Similar to online poker, video streaming services seem to have hit a winning rhythm in the last decade. In the last five years, it’s been enough to upend longstanding entertainment trends like channel subscriptions and the concept of commercials, as well as introduce new types of streaming, like Twitch. But what about streaming a video game instead of a movie or general content?

There has been a huge rise in online gaming across the US. It is not just poker and mobile casino games that have seen a rise in popularity. Social gaming and the new breed of sweepstake casinos like Chumba and BetRivers.net have also been getting a lot of attention. Offering players the chance to play their favourite games for fun and sweeps coins.

In the last few years, more PC and console gamers have started using cloud-based streaming platforms to take advantage of 5G networks. This translates to better response time, higher streaming quality, and better refresh rates. In some cases, it can also help save storage room on devices.

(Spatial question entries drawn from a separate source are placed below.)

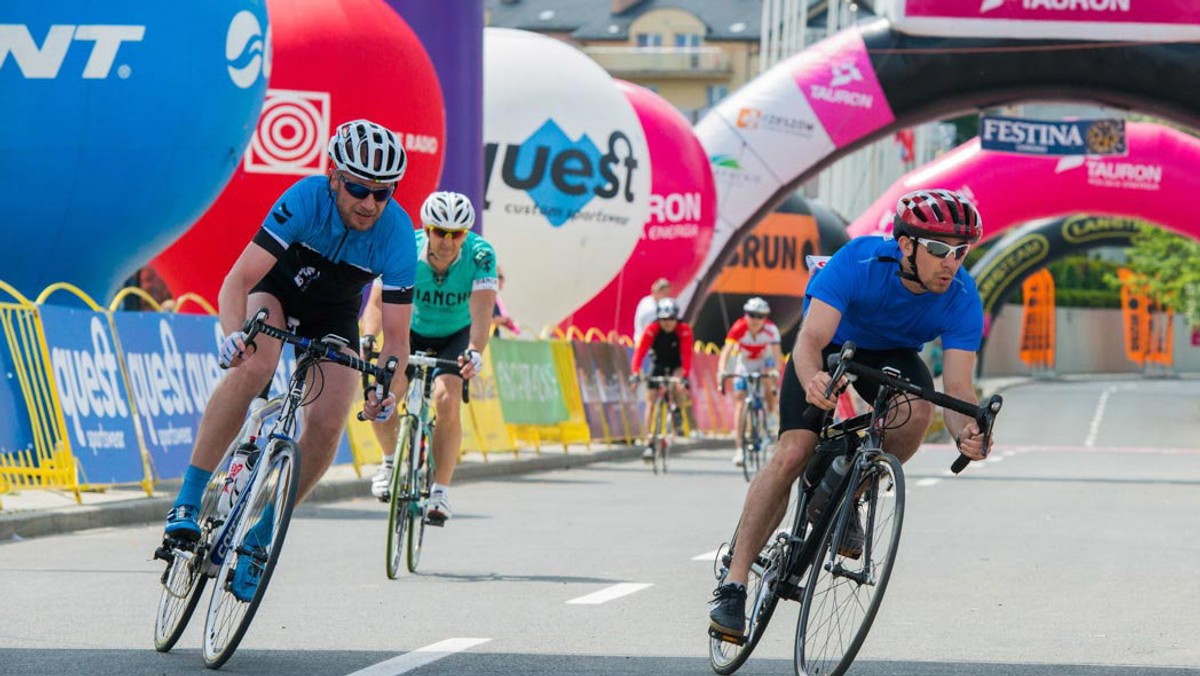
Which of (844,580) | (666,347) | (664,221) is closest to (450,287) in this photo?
(844,580)

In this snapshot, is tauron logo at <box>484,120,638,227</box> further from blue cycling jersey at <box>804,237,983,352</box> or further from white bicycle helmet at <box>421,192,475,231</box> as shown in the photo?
blue cycling jersey at <box>804,237,983,352</box>

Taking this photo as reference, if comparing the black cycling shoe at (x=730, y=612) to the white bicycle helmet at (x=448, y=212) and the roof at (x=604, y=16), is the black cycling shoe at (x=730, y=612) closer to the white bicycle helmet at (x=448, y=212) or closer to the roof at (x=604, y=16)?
the white bicycle helmet at (x=448, y=212)

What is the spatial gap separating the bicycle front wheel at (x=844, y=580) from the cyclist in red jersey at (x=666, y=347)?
15.5m

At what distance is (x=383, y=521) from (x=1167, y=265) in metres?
52.0

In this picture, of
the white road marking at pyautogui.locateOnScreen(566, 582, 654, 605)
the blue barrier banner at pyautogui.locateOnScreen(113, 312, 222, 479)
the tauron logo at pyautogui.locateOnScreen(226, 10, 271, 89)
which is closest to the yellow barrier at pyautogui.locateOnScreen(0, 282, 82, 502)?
the blue barrier banner at pyautogui.locateOnScreen(113, 312, 222, 479)

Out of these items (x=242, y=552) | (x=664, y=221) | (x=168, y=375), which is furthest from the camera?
(x=664, y=221)

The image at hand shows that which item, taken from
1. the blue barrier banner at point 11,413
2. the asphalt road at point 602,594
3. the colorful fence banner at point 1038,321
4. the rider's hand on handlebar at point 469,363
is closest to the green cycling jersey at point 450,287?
A: the rider's hand on handlebar at point 469,363

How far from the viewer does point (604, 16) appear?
364ft

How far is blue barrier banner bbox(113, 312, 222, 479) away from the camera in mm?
13773

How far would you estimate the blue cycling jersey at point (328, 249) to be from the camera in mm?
7371

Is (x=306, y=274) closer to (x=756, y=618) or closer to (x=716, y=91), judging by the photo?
(x=756, y=618)

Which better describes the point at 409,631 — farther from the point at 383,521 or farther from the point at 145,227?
the point at 145,227

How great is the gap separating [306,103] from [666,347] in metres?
5.67

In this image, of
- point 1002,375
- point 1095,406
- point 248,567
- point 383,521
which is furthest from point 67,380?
point 1002,375
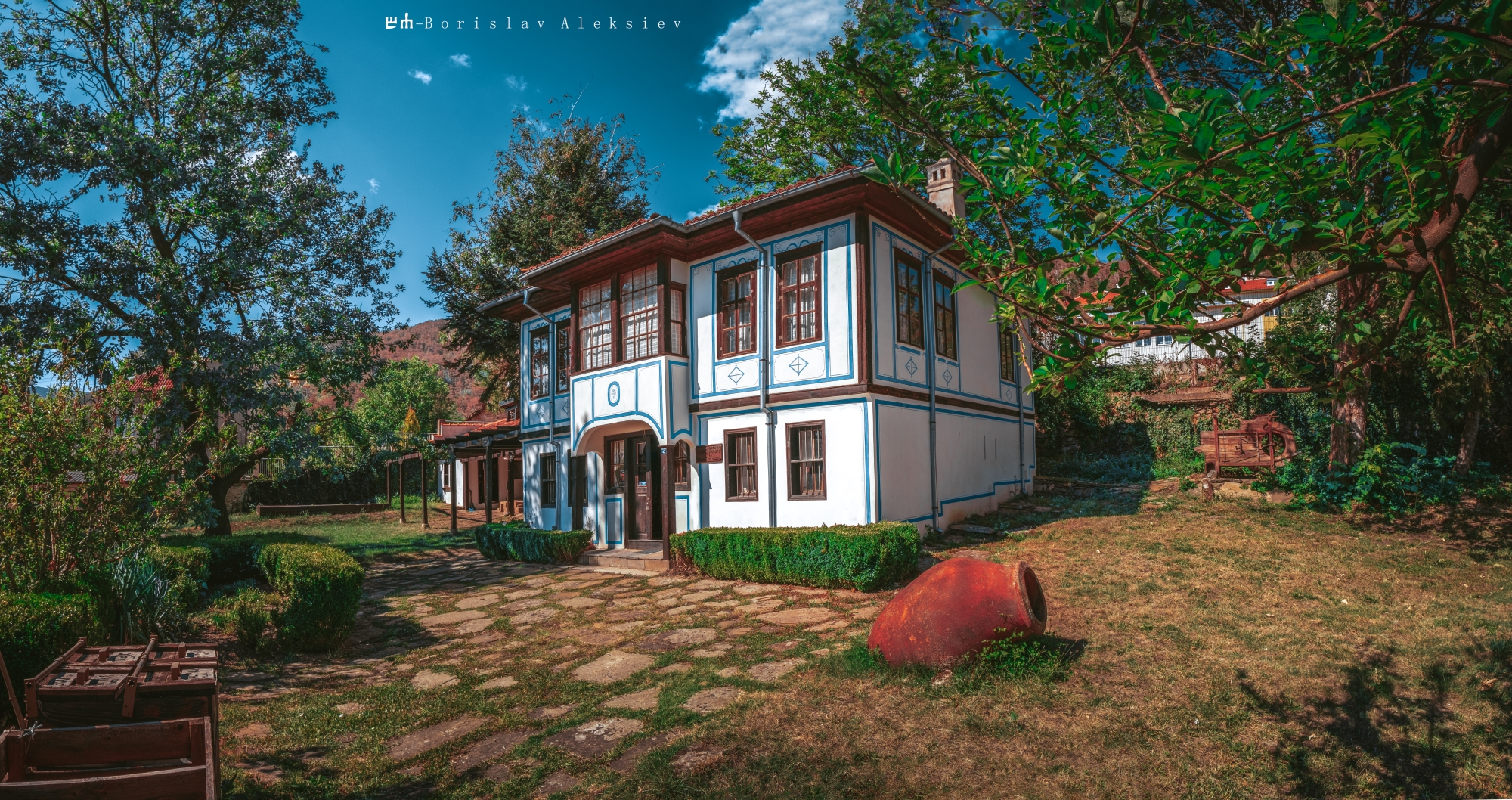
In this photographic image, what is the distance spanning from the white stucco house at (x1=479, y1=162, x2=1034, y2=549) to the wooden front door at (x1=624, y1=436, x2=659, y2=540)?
0.04 metres

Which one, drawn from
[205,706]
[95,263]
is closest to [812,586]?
[205,706]

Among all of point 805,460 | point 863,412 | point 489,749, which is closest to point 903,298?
point 863,412

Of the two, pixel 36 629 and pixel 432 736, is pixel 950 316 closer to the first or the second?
pixel 432 736

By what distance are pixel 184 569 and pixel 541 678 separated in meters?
6.11

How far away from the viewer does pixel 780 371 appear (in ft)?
40.4

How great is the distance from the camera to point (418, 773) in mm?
4543

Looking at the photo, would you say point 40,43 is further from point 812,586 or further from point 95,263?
point 812,586

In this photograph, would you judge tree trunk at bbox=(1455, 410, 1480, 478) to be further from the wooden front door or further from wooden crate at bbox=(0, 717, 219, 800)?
wooden crate at bbox=(0, 717, 219, 800)

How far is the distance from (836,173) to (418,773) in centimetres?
908

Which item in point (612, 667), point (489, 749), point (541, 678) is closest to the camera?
point (489, 749)

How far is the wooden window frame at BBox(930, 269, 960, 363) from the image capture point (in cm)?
1362

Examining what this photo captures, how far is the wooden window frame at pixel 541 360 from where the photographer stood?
17.3 metres

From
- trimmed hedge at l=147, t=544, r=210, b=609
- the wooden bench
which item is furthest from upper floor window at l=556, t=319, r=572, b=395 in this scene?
the wooden bench

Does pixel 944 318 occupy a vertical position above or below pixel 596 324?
below
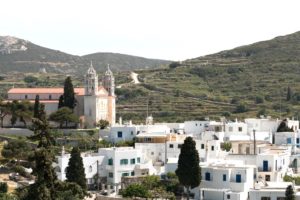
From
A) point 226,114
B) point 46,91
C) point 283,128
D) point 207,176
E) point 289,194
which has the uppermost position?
point 46,91

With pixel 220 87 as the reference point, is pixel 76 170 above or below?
below

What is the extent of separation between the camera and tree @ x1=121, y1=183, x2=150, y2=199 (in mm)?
45125

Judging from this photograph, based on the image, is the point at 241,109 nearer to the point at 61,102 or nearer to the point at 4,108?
the point at 61,102

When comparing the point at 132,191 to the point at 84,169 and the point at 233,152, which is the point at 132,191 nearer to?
the point at 84,169

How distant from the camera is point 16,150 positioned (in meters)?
55.8

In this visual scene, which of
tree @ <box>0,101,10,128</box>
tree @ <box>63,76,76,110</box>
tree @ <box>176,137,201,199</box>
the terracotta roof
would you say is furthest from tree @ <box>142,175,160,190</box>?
tree @ <box>0,101,10,128</box>

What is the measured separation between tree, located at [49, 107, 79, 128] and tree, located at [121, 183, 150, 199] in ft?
71.1

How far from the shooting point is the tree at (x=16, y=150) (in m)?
55.4

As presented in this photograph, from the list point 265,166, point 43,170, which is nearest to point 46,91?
point 265,166

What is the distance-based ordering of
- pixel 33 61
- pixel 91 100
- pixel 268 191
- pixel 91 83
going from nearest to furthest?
pixel 268 191, pixel 91 100, pixel 91 83, pixel 33 61

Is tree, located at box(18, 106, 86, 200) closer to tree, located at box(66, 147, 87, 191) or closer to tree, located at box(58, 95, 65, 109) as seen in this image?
tree, located at box(66, 147, 87, 191)

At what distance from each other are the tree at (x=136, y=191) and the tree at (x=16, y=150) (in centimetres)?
1248

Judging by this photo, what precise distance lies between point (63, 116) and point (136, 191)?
74.7 ft

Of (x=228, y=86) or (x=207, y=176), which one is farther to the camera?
(x=228, y=86)
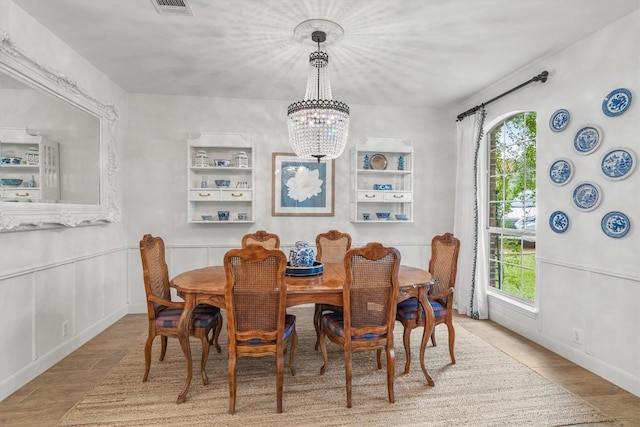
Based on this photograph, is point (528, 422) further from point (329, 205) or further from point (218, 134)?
point (218, 134)

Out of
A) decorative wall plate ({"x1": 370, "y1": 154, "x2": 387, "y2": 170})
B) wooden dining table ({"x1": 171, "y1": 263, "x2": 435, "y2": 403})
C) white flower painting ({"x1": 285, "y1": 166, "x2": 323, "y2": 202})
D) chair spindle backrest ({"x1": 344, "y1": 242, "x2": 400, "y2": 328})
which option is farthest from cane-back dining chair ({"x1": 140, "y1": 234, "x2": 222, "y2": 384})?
decorative wall plate ({"x1": 370, "y1": 154, "x2": 387, "y2": 170})

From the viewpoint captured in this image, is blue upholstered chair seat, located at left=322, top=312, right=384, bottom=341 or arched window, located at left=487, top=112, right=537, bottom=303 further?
arched window, located at left=487, top=112, right=537, bottom=303

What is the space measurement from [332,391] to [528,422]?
48.6 inches

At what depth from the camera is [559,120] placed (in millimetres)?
3086

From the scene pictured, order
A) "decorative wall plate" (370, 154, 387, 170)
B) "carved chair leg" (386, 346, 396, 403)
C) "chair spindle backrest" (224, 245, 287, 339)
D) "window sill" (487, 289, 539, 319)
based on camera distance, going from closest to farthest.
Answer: "chair spindle backrest" (224, 245, 287, 339) → "carved chair leg" (386, 346, 396, 403) → "window sill" (487, 289, 539, 319) → "decorative wall plate" (370, 154, 387, 170)

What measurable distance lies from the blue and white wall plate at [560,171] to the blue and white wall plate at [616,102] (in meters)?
0.49

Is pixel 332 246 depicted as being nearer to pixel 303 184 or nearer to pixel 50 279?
pixel 303 184

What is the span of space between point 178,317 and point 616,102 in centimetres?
361

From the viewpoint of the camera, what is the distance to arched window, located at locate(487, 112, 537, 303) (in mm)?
3619

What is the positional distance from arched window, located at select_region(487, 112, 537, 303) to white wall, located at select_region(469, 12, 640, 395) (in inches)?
10.6

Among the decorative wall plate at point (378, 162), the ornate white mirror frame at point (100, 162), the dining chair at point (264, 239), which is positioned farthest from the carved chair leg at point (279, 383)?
the decorative wall plate at point (378, 162)

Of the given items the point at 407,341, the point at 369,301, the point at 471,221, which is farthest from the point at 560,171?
the point at 369,301

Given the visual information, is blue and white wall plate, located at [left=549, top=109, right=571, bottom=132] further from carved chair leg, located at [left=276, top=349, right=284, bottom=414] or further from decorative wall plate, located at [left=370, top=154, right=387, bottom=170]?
carved chair leg, located at [left=276, top=349, right=284, bottom=414]

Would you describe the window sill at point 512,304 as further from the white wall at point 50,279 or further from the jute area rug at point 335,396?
the white wall at point 50,279
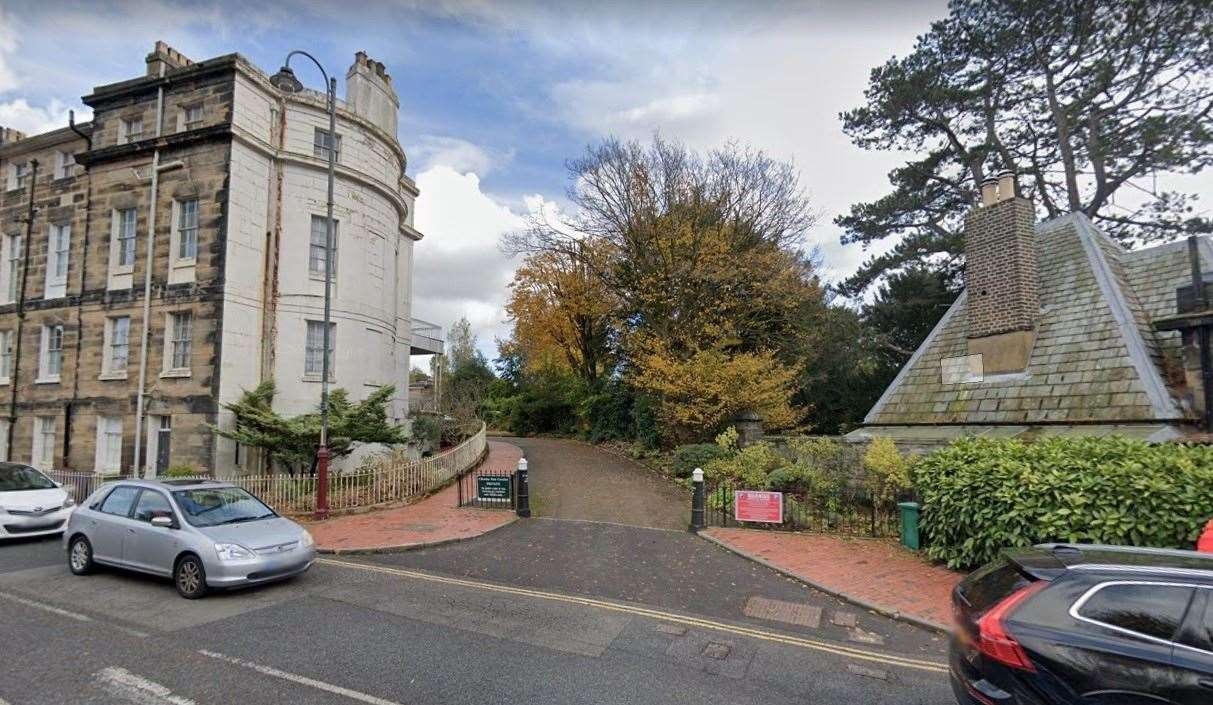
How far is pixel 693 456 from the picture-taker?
18.7 meters

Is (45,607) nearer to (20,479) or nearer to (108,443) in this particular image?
(20,479)

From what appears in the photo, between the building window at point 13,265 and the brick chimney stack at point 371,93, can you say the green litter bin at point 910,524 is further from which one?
the building window at point 13,265

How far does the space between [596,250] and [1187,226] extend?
2043 cm

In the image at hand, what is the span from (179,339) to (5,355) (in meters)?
10.5

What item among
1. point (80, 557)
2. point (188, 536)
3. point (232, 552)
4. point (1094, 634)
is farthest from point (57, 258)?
point (1094, 634)

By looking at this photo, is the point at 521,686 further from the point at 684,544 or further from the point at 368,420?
the point at 368,420

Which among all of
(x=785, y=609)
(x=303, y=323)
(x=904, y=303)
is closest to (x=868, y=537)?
(x=785, y=609)

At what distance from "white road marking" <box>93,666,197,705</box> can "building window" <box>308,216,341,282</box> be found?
15.4 meters

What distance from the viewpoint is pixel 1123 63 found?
20.5m

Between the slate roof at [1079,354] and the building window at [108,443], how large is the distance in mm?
22285

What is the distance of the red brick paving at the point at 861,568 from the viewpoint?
7.82 meters

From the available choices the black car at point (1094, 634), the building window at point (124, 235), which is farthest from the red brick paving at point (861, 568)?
the building window at point (124, 235)

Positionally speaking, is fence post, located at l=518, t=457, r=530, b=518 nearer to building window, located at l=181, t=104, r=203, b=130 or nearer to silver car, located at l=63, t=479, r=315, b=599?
silver car, located at l=63, t=479, r=315, b=599

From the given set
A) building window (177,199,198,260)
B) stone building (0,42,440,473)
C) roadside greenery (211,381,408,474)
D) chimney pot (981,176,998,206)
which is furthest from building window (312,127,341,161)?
chimney pot (981,176,998,206)
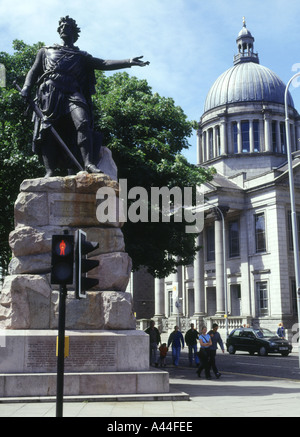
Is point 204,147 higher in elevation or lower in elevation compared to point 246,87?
lower

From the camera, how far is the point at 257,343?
32.7 metres

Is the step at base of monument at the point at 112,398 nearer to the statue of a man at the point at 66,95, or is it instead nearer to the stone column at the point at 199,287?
the statue of a man at the point at 66,95

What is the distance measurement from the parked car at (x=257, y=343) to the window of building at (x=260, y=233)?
1535 centimetres

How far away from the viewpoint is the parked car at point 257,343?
104ft

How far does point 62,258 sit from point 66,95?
5661 millimetres

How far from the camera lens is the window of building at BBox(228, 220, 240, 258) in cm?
5298

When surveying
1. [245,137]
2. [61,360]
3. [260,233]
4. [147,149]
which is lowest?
[61,360]

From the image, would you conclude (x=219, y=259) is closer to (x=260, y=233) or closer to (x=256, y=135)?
(x=260, y=233)

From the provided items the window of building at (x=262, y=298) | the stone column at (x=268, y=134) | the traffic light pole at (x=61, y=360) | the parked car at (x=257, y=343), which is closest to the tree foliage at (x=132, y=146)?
the traffic light pole at (x=61, y=360)

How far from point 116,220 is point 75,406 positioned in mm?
3425

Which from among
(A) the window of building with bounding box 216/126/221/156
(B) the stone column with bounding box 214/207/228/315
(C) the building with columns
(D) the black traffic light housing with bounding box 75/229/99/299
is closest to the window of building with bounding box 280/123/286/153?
(C) the building with columns

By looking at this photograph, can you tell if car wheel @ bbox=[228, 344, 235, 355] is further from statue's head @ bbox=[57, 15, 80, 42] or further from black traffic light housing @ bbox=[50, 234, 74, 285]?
black traffic light housing @ bbox=[50, 234, 74, 285]

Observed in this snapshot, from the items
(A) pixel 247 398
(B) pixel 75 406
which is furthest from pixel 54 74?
(A) pixel 247 398

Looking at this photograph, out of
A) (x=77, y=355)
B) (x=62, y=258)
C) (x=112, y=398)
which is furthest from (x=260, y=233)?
(x=62, y=258)
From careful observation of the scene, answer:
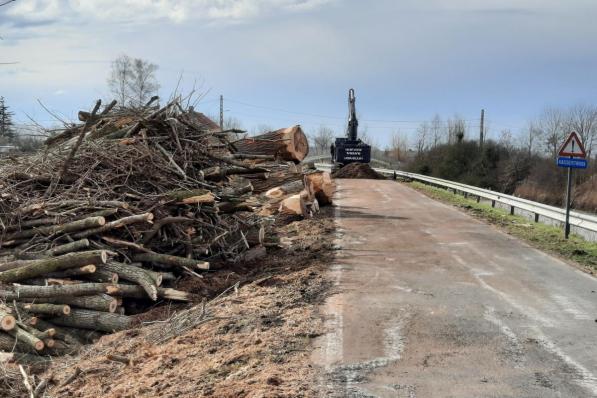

At the moment, Google, Amazon, and Microsoft are all tackling the future of video game streaming. Though Google’s Stadia looks like it’s going back to the drawing board, Microsoft’s xCloud technology (for Xbox) has nestled nicely with Xbox’s Game Pass subscription model. Already, this has motivated Sony to start building out its own PS Plus platform.


Gamification as Education

Though VR is now associated with the cutting-edge future of entertainment, its earliest widespread and successful applications were actually for educational purposes. For example, pilots could get closer to their first flight with VR setups, letting them learn in a virtual, hands-on environment that’s loosely built out like a video game.

The same rings true today. A variety of high-stakes professions rely on VR to help educate learners, from pilots to surgeons to astronauts. In fact, even professional sports teams, like the US’s NFL, rely on VR-training programs to help train certain athletes individually.

However, VR has become an increasingly popular model for corporate branches and other office-based jobs to train their employees. The idea is simple: VR can train new employees through personalized and interactive games, which minimizes the amount of time others need to spend onboarding newcomers while also enhancing their educational experience. By adding elements of gaming, employees are more engaged.